At their best, "remastered" video games keep terrific older titles viable on new generations of hardware and for new generations of fans. At their worst, they can feel like a cash-in.
So it was with some trepidation that I recently fired up the "remastered" Horizon: Zero Dawn, a game which won me over years ago with its PS4 version due to the simple fact that it was ONE OF THE BEST VIDEO GAMES OF ALL TIME and featured ONE OF THE BEST PROTAGONISTS OF ALL TIME in one of the BEST STORIES OF ALL TIME. (Yes, I like superlatives, which are some of the BEST WORDS OF ALL TIME. But the game world really was terrific.) Even my kids were won over, playing through the game and its sequel multiple times.
The game tells the story of a future Earth long after catastrophe—in the form of an autonomous robotic swarm—has ruined the planet. But it's not mere dystopia, though one does come across many wrecked and overgrown spaces from that earlier age. Horizon instead focuses on how humans, having lost most of their past knowledge, rebuilt a world in tribal fashion, a world populated by animal-inspired machines. The game's story operates ambitiously in two timelines and features massive killer robots, cults, and mad Sun Kings, all set against the gorgeous background of the American West.

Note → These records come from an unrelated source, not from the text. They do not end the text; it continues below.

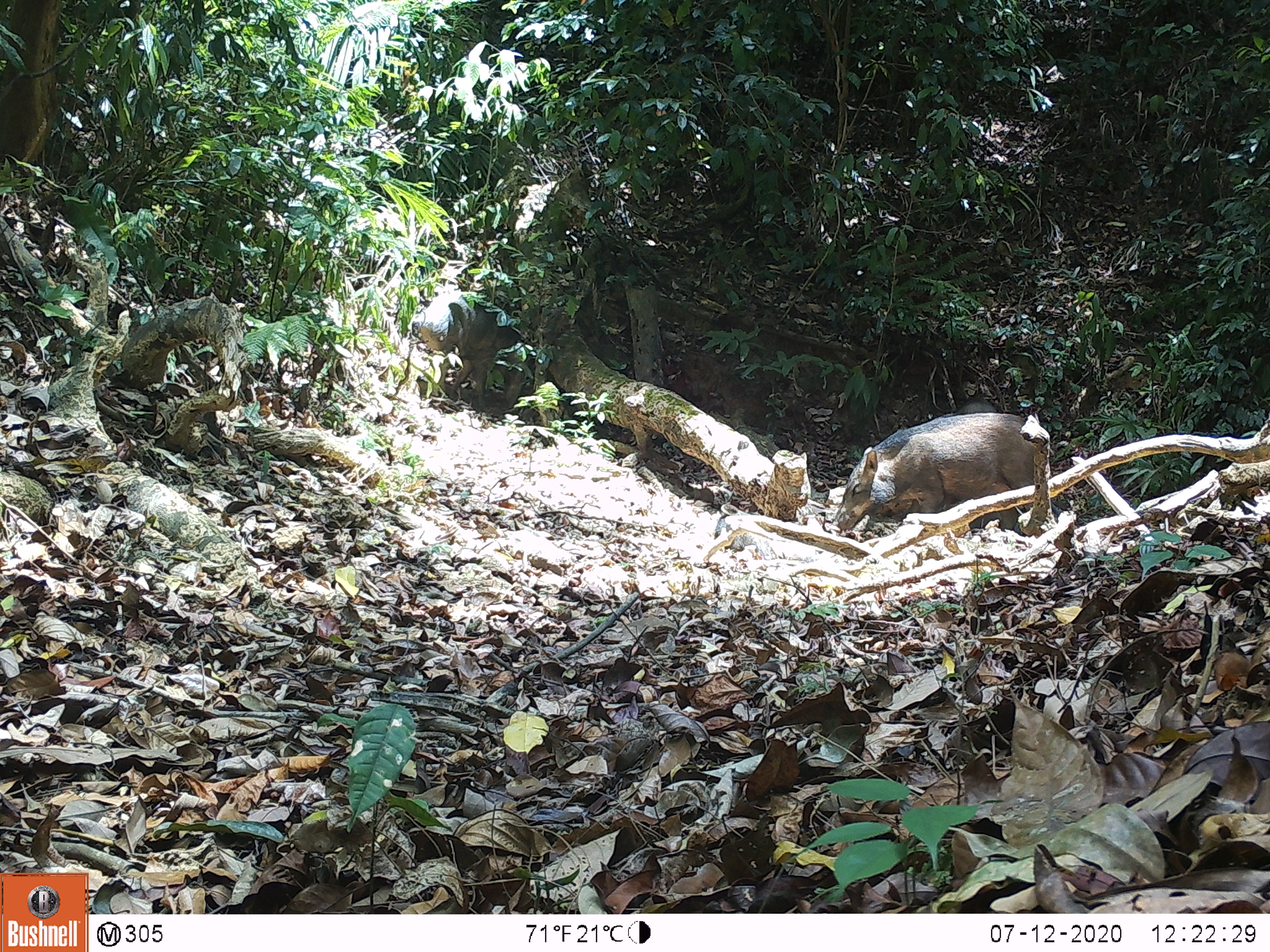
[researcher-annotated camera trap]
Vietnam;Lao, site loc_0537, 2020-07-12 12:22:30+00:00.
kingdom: Animalia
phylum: Chordata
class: Mammalia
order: Artiodactyla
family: Suidae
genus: Sus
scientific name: Sus scrofa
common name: eurasian wild pig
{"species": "eurasian wild pig (Sus scrofa)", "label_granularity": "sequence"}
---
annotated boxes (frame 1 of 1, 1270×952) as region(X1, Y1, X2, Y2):
eurasian wild pig: region(834, 413, 1035, 530); region(410, 285, 525, 409); region(954, 396, 997, 413)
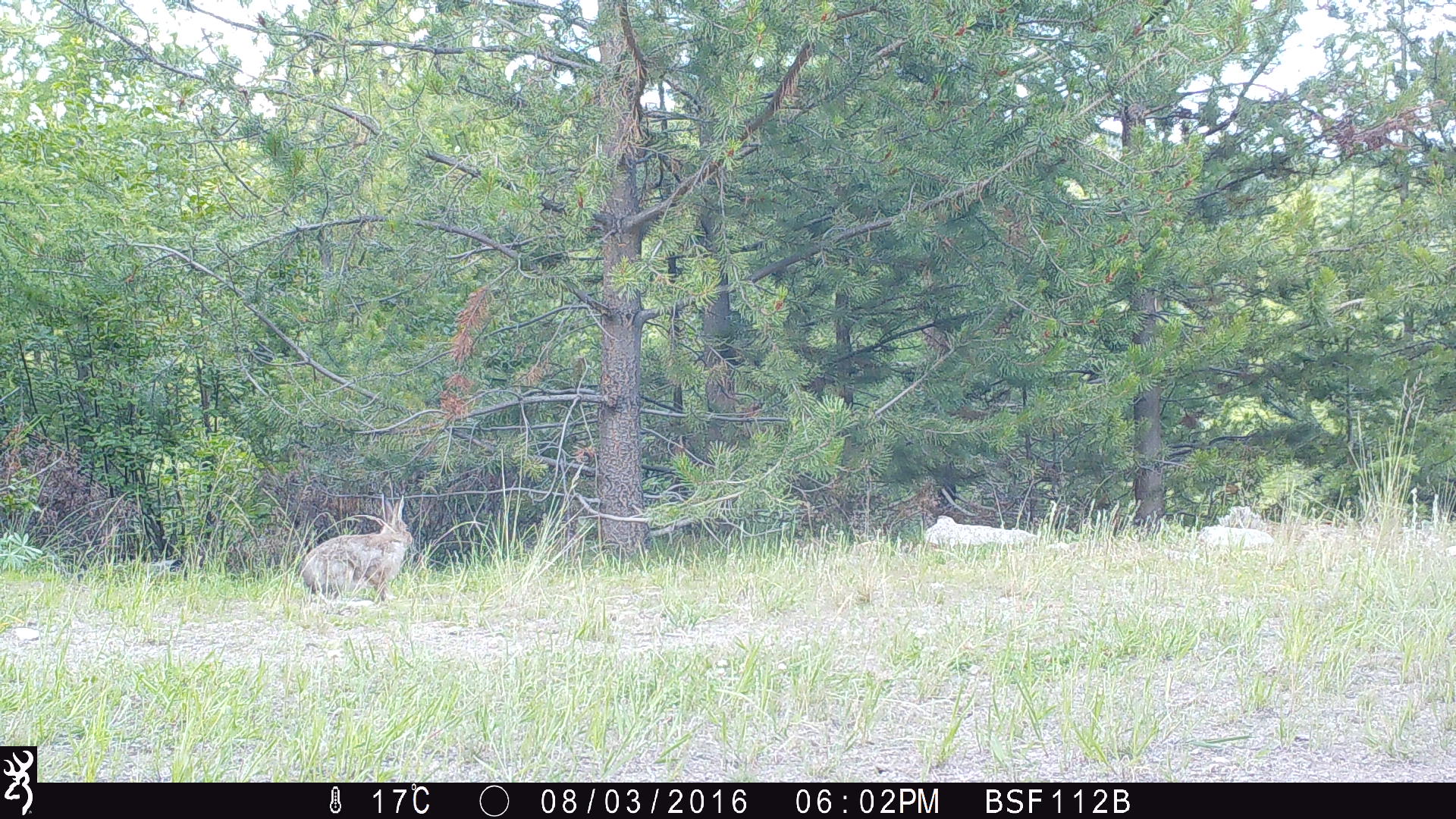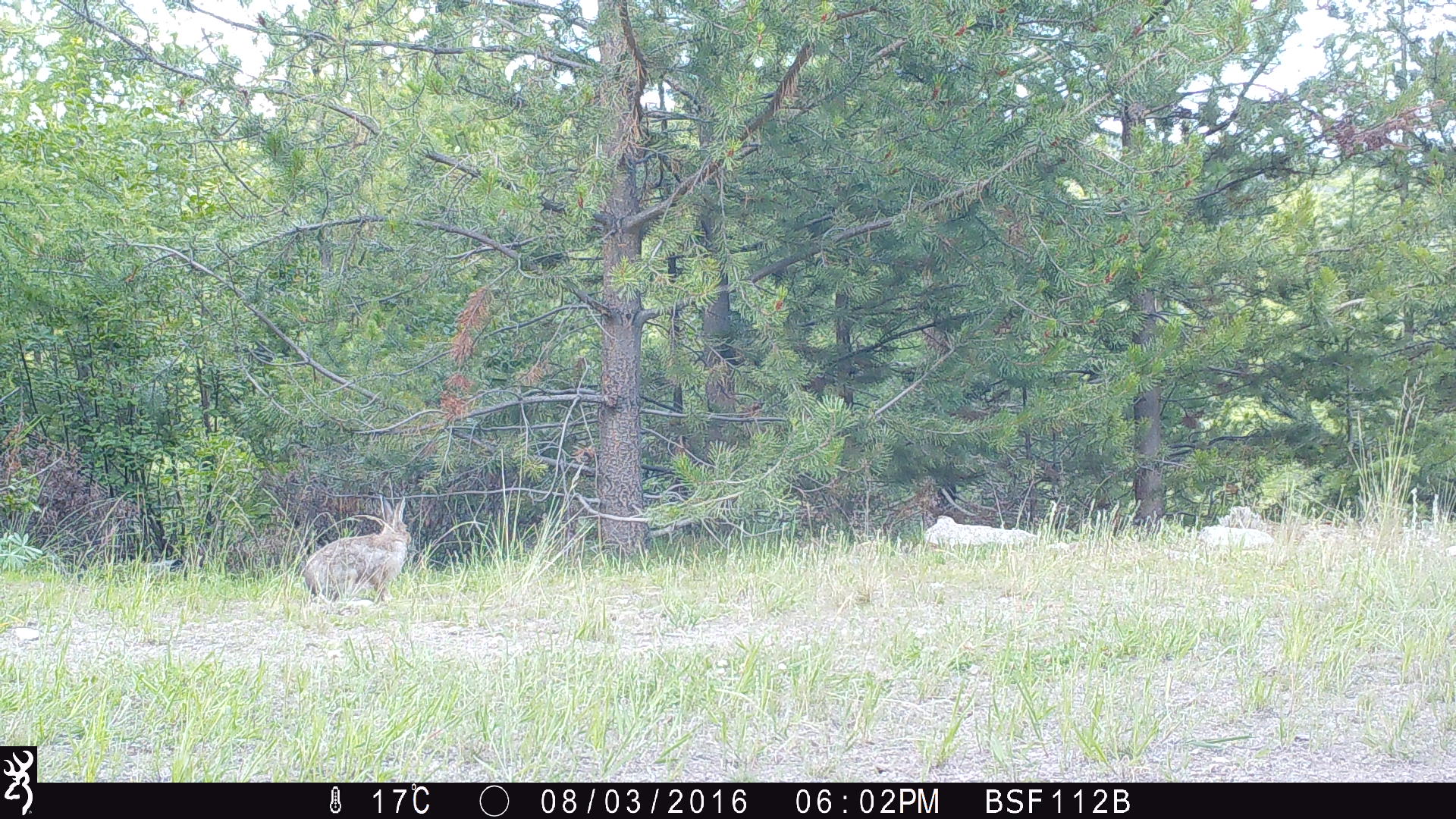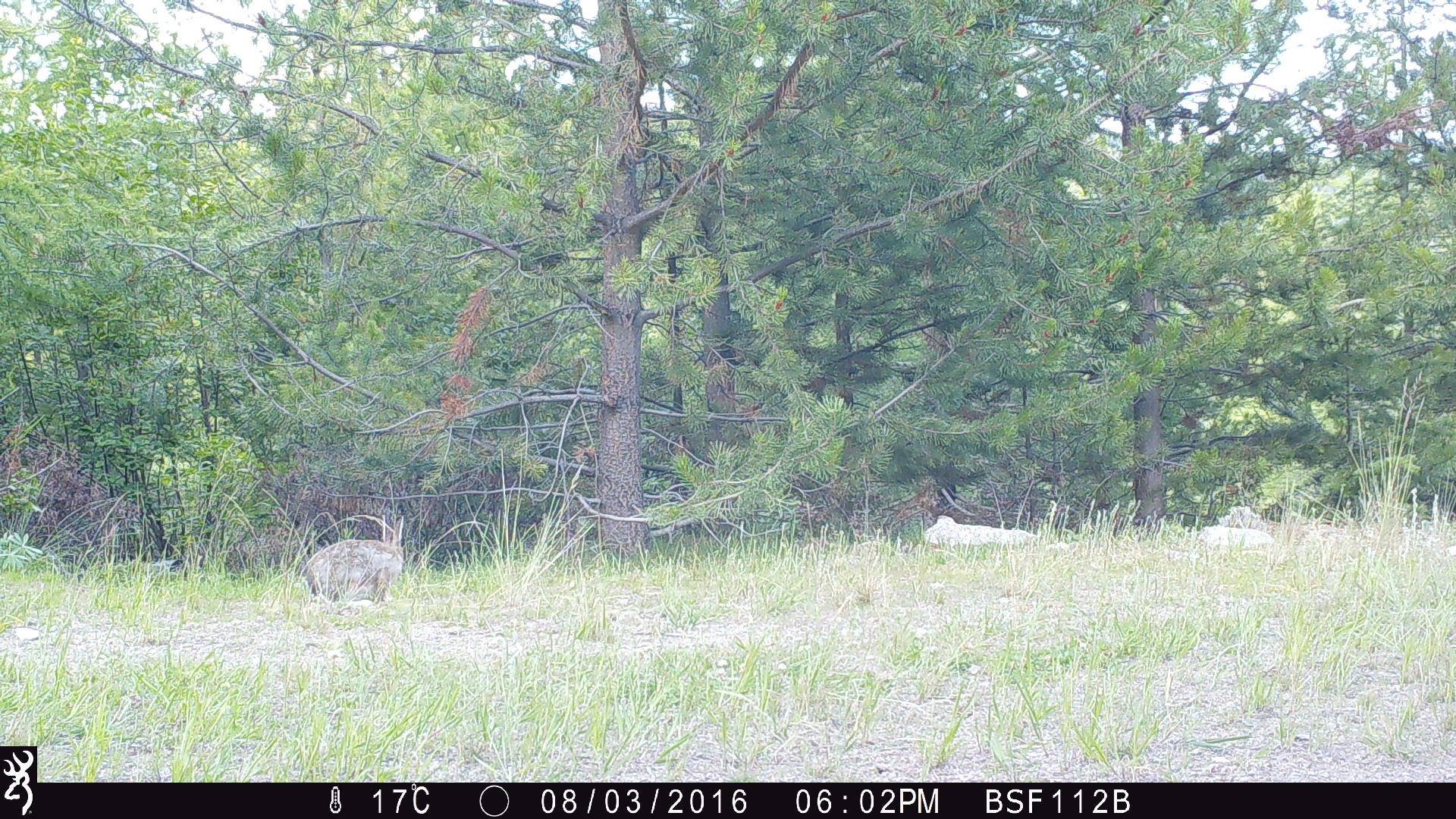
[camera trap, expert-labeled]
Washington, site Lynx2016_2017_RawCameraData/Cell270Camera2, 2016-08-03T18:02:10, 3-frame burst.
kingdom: Animalia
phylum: Chordata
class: Mammalia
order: Lagomorpha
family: Leporidae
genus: Lepus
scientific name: Lepus americanus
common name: snowshoe hare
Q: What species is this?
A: Lepus americanus (snowshoe hare).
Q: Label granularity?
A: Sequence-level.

If the original Horizon had a flaw, it was long load times. As one redditor succinctly put it, "These load times are butt, huh?" Indeed they were. Extremely butt, in fact.
The payoff was a gorgeous open world with such distinctive art direction that the developer put out a hardcover book showcasing the design work that went into the game. (Yes, I bought it, because it was about ONE OF THE BEST GAMES OF ALL—well, you get it.)
But that amazing graphic design, as good as it looked when it appeared on the PS4, was a tiny bit dated as the years passed, especially when its just-as-gorgeous sequel came out on the PS5. The story and gameplay in the first title were still amazing, but it was disappointing not to be able to play both parts of ONE OF THE BEST GAMES..., etc, in identical visual glory.